J’ai achevé la revue des appareils mécaniques dessinés par Villard de Honnecourt. Il ne me reste plus qu’à mentionner, comme complément de la matière, deux figures qui concernent la construction des machines. L’une (fol. 20 r.) consiste tout simplement en un cercle sur la surface duquel est appliquée une jauge à trois encoches, tandis qu’une corde enroulée sur la circonférence, s’en éloigne en un point selon la tangente. Au bas est écrit :Par chu tor le vis d’un persoir, « par ce tour tourne la vis d’un pressoir ; » légende très inexacte, car on ne voit nulle part l’apparence d’un tour, mais seulement les objets dont le tourneur se sert pour tracer une vis :la corde qui en décrit l’hélice, la jauge qui en mesure l’évidement.

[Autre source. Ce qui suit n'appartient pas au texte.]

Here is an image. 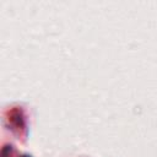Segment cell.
I'll use <instances>...</instances> for the list:
<instances>
[{
  "label": "cell",
  "mask_w": 157,
  "mask_h": 157,
  "mask_svg": "<svg viewBox=\"0 0 157 157\" xmlns=\"http://www.w3.org/2000/svg\"><path fill=\"white\" fill-rule=\"evenodd\" d=\"M22 157H31V156H22Z\"/></svg>",
  "instance_id": "1"
}]
</instances>
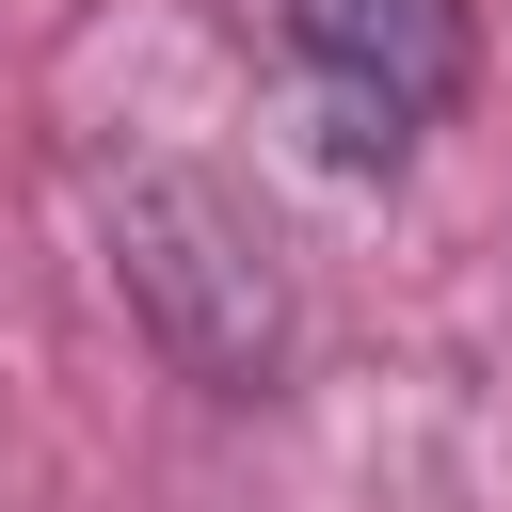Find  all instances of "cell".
<instances>
[{"instance_id": "6da1fadb", "label": "cell", "mask_w": 512, "mask_h": 512, "mask_svg": "<svg viewBox=\"0 0 512 512\" xmlns=\"http://www.w3.org/2000/svg\"><path fill=\"white\" fill-rule=\"evenodd\" d=\"M96 240H112V288L144 320V352L208 400H272L304 368V288L272 256V224L192 176V160H96Z\"/></svg>"}, {"instance_id": "7a4b0ae2", "label": "cell", "mask_w": 512, "mask_h": 512, "mask_svg": "<svg viewBox=\"0 0 512 512\" xmlns=\"http://www.w3.org/2000/svg\"><path fill=\"white\" fill-rule=\"evenodd\" d=\"M288 48L352 160H400L480 96V0H288Z\"/></svg>"}]
</instances>
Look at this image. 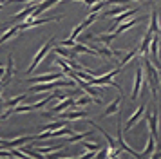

L’autre dessin (fol. 23 r.) est celui d’un moyeu en forme de cadre entretenu par quatre moises, sur les extrémités desquelles sont chevillés huit rayons ayant leurs naissances sous le cadre. Légende :Par chu fait om l’enbracement d’one roe sans l’arbre endamer ; « ainsi fait-on l’ambrassure d’une roue sans entamer l’arbre. »

  1. Encyclopédie méthodique, Arts et métiers, t. I, p. 550.
  2. Gesta pontif. Genom., dans Analecta de Mabillon, éd. In-fol., p. 326.